Thomas M Snyder et al. medRxiv. .

Update in

  • Magnitude and dynamics of the T-cell response to SARS-CoV-2 infection at both individual and population levels.
    Snyder TM, Gittelman RM, Klinger M, May DH, Osborne EJ, Taniguchi R, Jabran Zahid H, Kaplan IM, Dines JN, Noakes MT, Pandya R, Chen X, Elasady S, Svejnoha E, Ebert P, Pesesky MW, De Almeida P, O'Donnell H, DeGottardi Q, Keitany G, Lu J, Vong A, Elyanow R, Fields P, Al-Asadi H, Greissl J, Baldo L, Semprini S, Cerchione C, Nicolini F, Mazza M, Delmonte OM, Dobbs K, Laguna-Goya R, Carreño-Tarragona G, Barrio S, Imberti L, Sottini A, Quiros-Roldan E, Rossi C, Biondi A, Bettini LR, D'Angio M, Bonfanti P, Tompkins MF, Alba C, Dalgard C, Sambri V, Martinelli G, Goldman JD, Heath JR, Su HC, Notarangelo LD, Paz-Artal E, Martinez-Lopez J, Howie B, Carlson JM, Robins HS. Snyder TM, et al. Front Immunol. 2025 Jan 7;15:1488860. doi: 10.3389/fimmu.2024.1488860. eCollection 2024. Front Immunol. 2025. PMID: 39840037 Free PMC article.

Abstract

T cells are involved in the early identification and clearance of viral infections and also support the development of antibodies by B cells. This central role for T cells makes them a desirable target for assessing the immune response to SARS-CoV-2 infection.
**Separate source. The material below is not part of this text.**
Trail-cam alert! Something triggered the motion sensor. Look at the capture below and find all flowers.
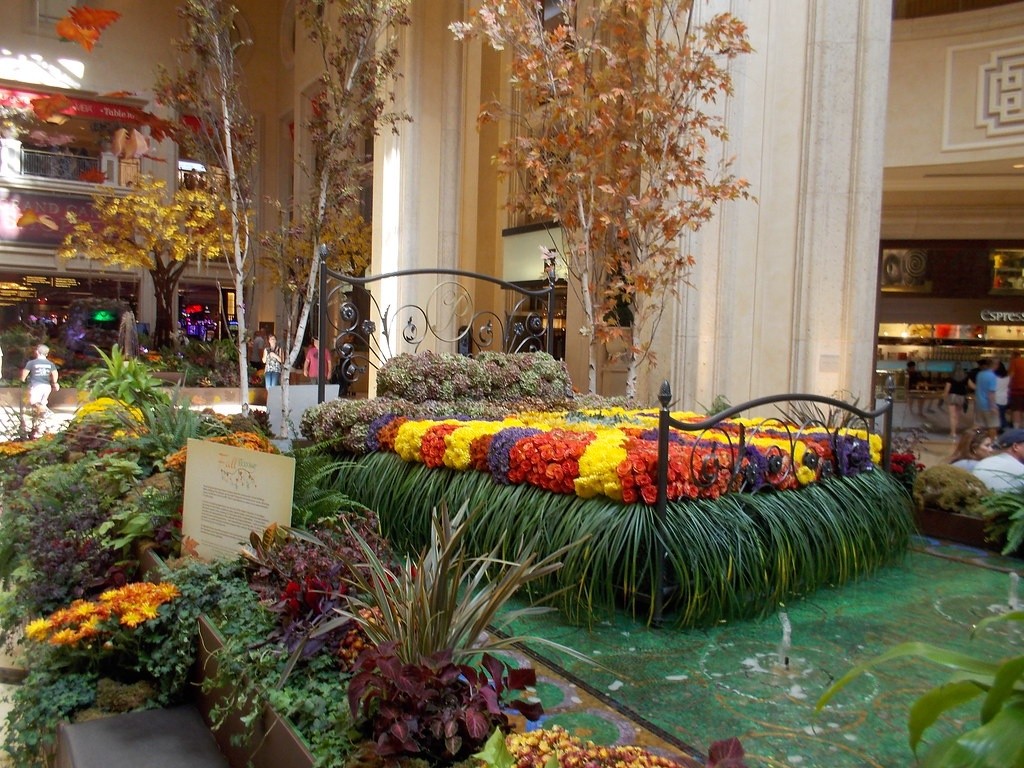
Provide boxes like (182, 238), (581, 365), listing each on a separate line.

Here, we combined two high-throughput immune profiling methods to create a quantitative picture of the T-cell response to SARS-CoV-2. First, at the individual level, we deeply characterized 3 acutely infected and 58 recovered COVID-19 subjects by experimentally mapping their CD8 T-cell response through antigen stimulation to 545 Human Leukocyte Antigen (HLA) class I presented viral peptides (class II data in a forthcoming study). Then, at the population level, we performed T-cell repertoire sequencing on 1,815 samples (from 1,521 COVID-19 subjects) as well as 3,500 controls to identify shared "public" T-cell receptors (TCRs) associated with SARS-CoV-2 infection from both CD8 and CD4 T cells. Collectively, our data reveal that CD8 T-cell responses are often driven by a few immunodominant, HLA-restricted epitopes. As expected, the T-cell response to SARS-CoV-2 peaks about one to two weeks after infection and is detectable for at least several months after recovery. As an application of these data, we trained a classifier to diagnose SARS-CoV-2 infection based solely on TCR sequencing from blood samples, and observed, at 99.8% specificity, high early sensitivity soon after diagnosis (Day 3-7 = 85.1% [95% CI = 79.9-89.7]; Day 8-14 = 94.8% [90.7-98.4]) as well as lasting sensitivity after recovery (Day 29+/convalescent = 95.4% [92.1-98.3]). These results demonstrate an approach to reliably assess the adaptive immune response both soon after viral antigenic exposure (before antibodies are typically detectable) as well as at later time points. This blood-based molecular approach to characterizing the cellular immune response has applications in clinical diagnostics as well as in vaccine development and monitoring.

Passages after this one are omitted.